### About this exercise:
Find the line with "2015-06-25 | Bay Area |" in the entries below. Repeat it, every following line, and the line with "2015-09-01 | Bay Area |", exactly and with nothing added.

### Provided data:
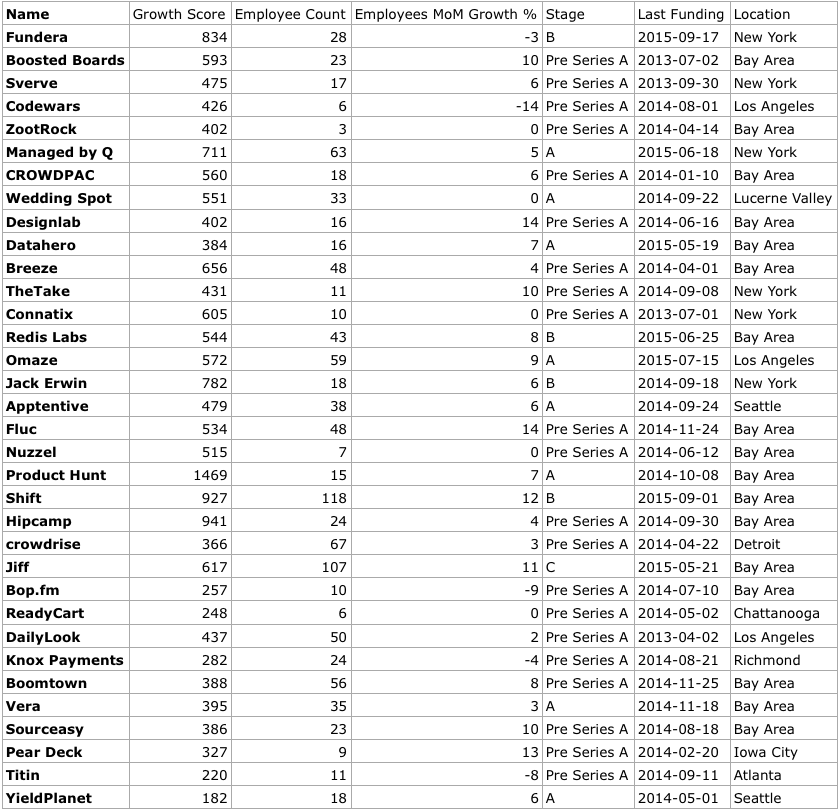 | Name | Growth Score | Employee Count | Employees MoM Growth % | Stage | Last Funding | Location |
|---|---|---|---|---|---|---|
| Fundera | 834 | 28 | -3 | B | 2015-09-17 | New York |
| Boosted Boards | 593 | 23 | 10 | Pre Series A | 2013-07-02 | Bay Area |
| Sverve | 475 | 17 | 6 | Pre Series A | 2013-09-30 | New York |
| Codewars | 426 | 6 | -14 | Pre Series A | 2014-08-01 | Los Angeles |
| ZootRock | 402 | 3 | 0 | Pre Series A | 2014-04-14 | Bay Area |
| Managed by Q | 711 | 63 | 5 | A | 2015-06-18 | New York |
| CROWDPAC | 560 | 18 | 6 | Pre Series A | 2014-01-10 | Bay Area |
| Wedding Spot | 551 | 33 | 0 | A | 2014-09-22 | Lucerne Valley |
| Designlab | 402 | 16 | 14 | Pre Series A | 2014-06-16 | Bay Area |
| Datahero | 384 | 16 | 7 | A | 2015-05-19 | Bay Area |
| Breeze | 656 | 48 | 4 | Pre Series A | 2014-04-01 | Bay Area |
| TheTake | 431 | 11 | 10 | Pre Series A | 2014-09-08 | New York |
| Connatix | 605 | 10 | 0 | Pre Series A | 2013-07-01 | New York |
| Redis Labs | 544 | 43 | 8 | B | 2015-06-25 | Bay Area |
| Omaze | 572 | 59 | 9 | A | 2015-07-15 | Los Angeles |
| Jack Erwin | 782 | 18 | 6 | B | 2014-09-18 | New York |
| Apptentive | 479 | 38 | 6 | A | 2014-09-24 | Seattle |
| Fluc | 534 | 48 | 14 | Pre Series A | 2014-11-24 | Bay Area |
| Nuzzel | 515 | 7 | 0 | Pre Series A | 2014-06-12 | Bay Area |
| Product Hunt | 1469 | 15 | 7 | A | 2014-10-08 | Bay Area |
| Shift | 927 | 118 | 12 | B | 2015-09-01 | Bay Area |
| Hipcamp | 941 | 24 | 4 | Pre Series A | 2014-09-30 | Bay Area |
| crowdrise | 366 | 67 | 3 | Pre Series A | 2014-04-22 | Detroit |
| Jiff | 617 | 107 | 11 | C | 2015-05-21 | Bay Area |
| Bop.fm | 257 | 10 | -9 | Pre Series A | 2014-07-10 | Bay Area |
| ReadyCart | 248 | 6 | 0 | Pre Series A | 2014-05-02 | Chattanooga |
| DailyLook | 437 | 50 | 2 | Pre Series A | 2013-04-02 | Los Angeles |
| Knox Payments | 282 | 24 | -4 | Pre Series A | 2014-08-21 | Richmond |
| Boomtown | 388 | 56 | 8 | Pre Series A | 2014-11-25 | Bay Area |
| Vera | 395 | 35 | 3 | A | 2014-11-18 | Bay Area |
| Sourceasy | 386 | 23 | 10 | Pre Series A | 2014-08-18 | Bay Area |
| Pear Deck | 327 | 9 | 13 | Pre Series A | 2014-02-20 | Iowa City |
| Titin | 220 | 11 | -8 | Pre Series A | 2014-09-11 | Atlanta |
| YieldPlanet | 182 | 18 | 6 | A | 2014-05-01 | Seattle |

### Written response:
| Redis Labs | 544 | 43 | 8 | B | 2015-06-25 | Bay Area |
| Omaze | 572 | 59 | 9 | A | 2015-07-15 | Los Angeles |
| Jack Erwin | 782 | 18 | 6 | B | 2014-09-18 | New York |
| Apptentive | 479 | 38 | 6 | A | 2014-09-24 | Seattle |
| Fluc | 534 | 48 | 14 | Pre Series A | 2014-11-24 | Bay Area |
| Nuzzel | 515 | 7 | 0 | Pre Series A | 2014-06-12 | Bay Area |
| Product Hunt | 1469 | 15 | 7 | A | 2014-10-08 | Bay Area |
| Shift | 927 | 118 | 12 | B | 2015-09-01 | Bay Area |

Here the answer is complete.